- _Estratto della fonte_
======

La Vergine in cima è l’approdo della lettura apocalittica che comincia dal S. Giovanni: è la donna coronata di stelle e splendente di sole, in piedi sul globo mentre domina le cose terrene e le eleva alla prospettiva celeste. In tutta la fontana sono disseminate le allegorie della vita eterna, come le aquile coronate che preannunciano la beatitudine degli eletti, le tre vasche che mostrano i tre gradi della vita del monaco e i quattro pesci, simboli di Cristo e emblemi della conversione (i piscicula Christi, ovvero gli adepti secondo la tradizione paleocristiana).

======

- _Estratti dei dati_
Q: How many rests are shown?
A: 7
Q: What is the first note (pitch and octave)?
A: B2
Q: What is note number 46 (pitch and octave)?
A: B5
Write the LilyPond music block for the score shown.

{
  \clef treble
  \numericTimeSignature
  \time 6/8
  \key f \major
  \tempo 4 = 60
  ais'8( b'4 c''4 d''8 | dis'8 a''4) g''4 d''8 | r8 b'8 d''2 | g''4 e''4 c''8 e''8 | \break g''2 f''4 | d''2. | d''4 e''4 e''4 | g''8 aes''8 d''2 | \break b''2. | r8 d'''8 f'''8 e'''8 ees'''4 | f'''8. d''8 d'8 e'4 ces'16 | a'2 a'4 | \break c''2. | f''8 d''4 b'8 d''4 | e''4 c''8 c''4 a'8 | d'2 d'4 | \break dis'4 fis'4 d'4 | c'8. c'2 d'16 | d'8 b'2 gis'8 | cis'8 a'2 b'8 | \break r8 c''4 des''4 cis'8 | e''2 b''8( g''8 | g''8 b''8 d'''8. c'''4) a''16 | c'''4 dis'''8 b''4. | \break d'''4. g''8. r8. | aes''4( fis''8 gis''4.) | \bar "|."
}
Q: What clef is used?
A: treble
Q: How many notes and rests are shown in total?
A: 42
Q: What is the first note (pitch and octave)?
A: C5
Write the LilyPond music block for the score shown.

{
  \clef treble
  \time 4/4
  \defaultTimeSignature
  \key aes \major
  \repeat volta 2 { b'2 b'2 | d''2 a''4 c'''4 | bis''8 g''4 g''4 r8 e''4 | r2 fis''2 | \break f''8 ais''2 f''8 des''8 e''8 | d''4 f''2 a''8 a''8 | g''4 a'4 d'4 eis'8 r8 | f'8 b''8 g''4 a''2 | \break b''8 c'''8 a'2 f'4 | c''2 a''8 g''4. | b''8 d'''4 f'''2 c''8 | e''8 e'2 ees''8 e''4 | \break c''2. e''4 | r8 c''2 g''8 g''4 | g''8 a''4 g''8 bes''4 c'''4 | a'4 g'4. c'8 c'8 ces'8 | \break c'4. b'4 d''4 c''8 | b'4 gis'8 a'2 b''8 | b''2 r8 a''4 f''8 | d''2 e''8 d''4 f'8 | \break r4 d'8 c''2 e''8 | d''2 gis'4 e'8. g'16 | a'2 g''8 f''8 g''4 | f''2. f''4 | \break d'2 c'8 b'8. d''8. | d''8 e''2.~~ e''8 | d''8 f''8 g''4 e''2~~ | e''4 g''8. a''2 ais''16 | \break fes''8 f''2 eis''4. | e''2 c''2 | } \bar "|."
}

======

- _Descrizione del compito_
Restituisci alla lettera la porzione del brano sulla fontana che parte dalle parole "La Vergine in" e termina dopo "secondo la tradizione paleocristiana).".

- _Soluzione proposta_
La Vergine in cima è l’approdo della lettura apocalittica che comincia dal S. Giovanni: è la donna coronata di stelle e splendente di sole, in piedi sul globo mentre domina le cose terrene e le eleva alla prospettiva celeste. In tutta la fontana sono disseminate le allegorie della vita eterna, come le aquile coronate che preannunciano la beatitudine degli eletti, le tre vasche che mostrano i tre gradi della vita del monaco e i quattro pesci, simboli di Cristo e emblemi della conversione (i piscicula Christi, ovvero gli adepti secondo la tradizione paleocristiana).